Rodríguez sintió que el tiempo se detenía, que un vigor nuevo le tensaba los músculos, que su cráneo acusaba un picorcillo agradable. Sus entradas reverdecían. Se le hinchó el pecho hundido y apartó la vista con repugnancia del solar, de las ovejas, de los camposantos que barrían el horizonte... Atónito, como alguien que vuelve en sí después de un ataque nervioso recordó de pronto que tenía una cita urgente con una mujer.

—Usted perdone —le dijo al pastor—, pero tengo una cita...

Se palpó instintivamente la mejilla con la mano izquierda para ver si estaba bien afeitado, y algo le chocó: la cicatriz que le llegaba de la nariz hasta la nuez le había desaparecido.

Y al enfundar el revólver vio con júbilo que el milagro se había producido: dos estrellas de teniente le adornaban la bocamanga.

—¡Adiós! —le dijo Rodríguez al ovejero.

—Adiós, no. Hasta la vista.

En el desmonte triscaba el mismo número, invariable, de ovejas.

* * *

Rodríguez volvió muchos, muchísimos años más tarde. Sí; suena a cuento de hadas, pero es así como hay que expresarlo, porque lo que para él fue un suspiro o una ráfaga de viento hermoso que no se puede aprehender con todos los pulmones, era medio siglo.

Volvió al desmonte con su fracaso a cuestas: con el recuerdo de la mujer que le había abandonado, con la amargura de su degradación, con sus galones arrancados, con su ansia de cementerio, de tumba; con su cicatriz, su reuma, su calvicie y su soledad. Una soledad que le quemaba el corazón. Volvió, además, sin revólver.

Aquella tarde había traducido un tema táctico alemán.

El horizonte plomizo, erizado de chimeneas que vomitaban un humo negruzco frente al desfile capuchino de los cipreses era el foro de aquel solar donde unas ovejas sucias y raquíticas se apiñaban como buscando calor. Y el que las cuidaba estaba allí, sonriendo son sorna al ver al recién llegado que venía a pagar lo que había sido su privilegio: la vuelta a los tiempos felices.

Como sonámbulo, como hipnotizado, Rodríguez no tardó en descubrirse a sí mismo a cuatro patas y mascando hierbajos de sabor acre y áspero.
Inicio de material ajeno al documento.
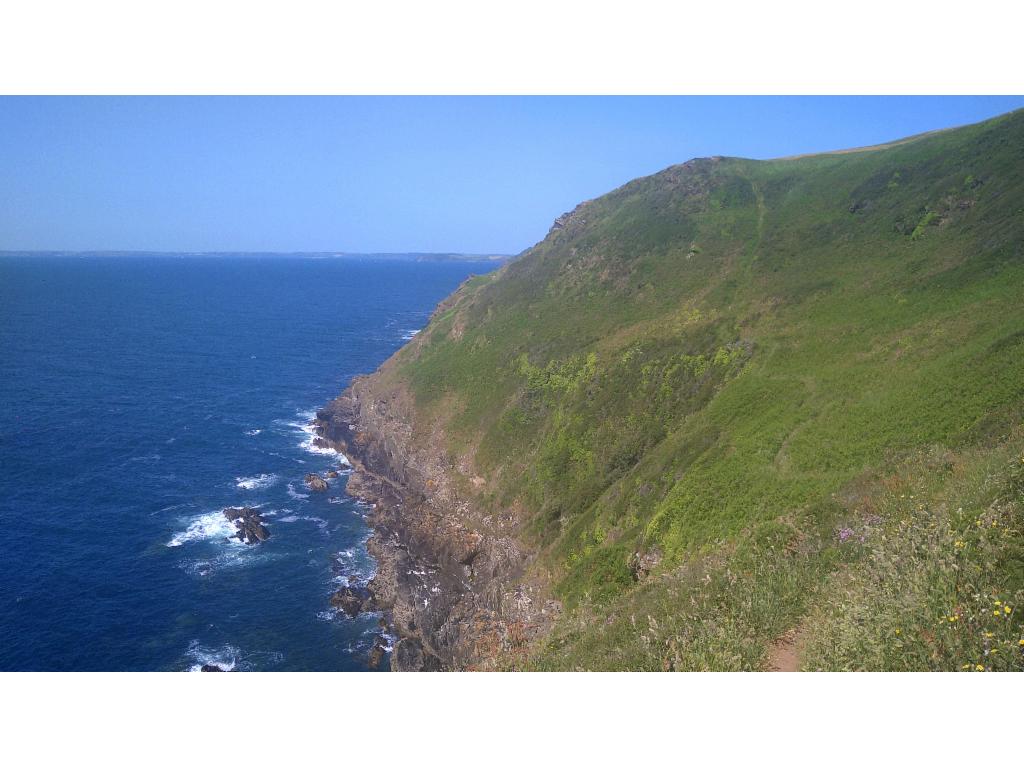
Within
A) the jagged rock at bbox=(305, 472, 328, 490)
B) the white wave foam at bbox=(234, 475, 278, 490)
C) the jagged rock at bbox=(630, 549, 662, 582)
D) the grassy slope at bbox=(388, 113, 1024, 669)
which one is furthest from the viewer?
the jagged rock at bbox=(305, 472, 328, 490)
Al toser balaba.

Miraba aquella tierra sórdida con rabia contenida, pero era el precio de su breve recreo vital.

Algo le sobresaltó, de pronto: hacia el desmonte llegaba una figura que le era familiar, francamente familiar. Tenía aspecto de militar retirado y una gran cicatriz le cruzaba la mejilla desde la nariz a la nuez. Discutió brevemente con el pastor, que sonreía, mientras que el recién llegado parecía dominado por la cólera.

¿A quién le recordaba aquel hombre?, se preguntó, y se separó del rebaño para trotar con curiosidad hacia el sitio en que el pastor y el recién llegado dialogaban.

—¿A convertirse en oveja? —decía el de la cicatriz.

—¡Exactamente! ¡Un ciclo! ¡El ciclo de la felicidad!

—¡Usted está loco! ¡Mire!

Y Rodríguez quedó paralizado por el espanto. Su imagen, su imagen de hombre, había sacado una pistola del bolsillo del gabán y le apuntaba fríamente.